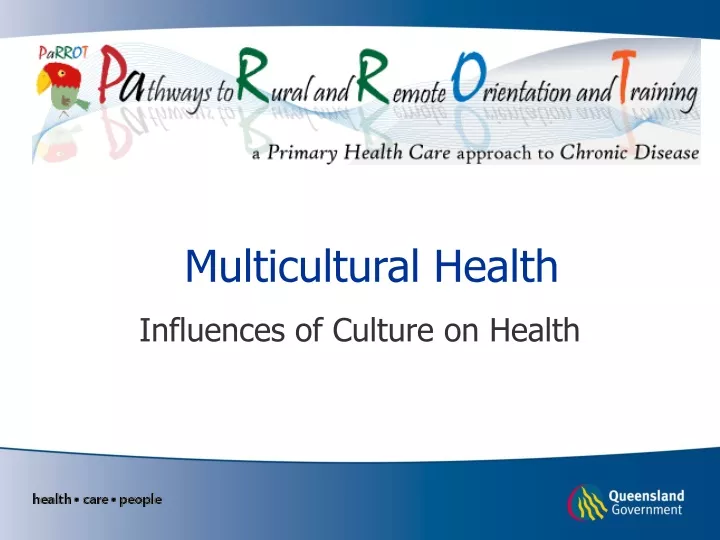 PaRROT

Pathways to Rural and Remote Orientation and Training

a Primary Health Care approach to Chronic Disease

Multicultural Health

Influences of Culture on Health

health • care • people

Queensland Government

========================================================================

TASK DIRECTIONS:
Your output should be the full set of entries above, restated word for word and free of pictures.

OUTPUT OF THE TASK:
 PaRROT

Pathways to Rural and Remote Orientation and Training

a Primary Health Care approach to Chronic Disease

Multicultural Health

Influences of Culture on Health

health • care • people

Queensland Government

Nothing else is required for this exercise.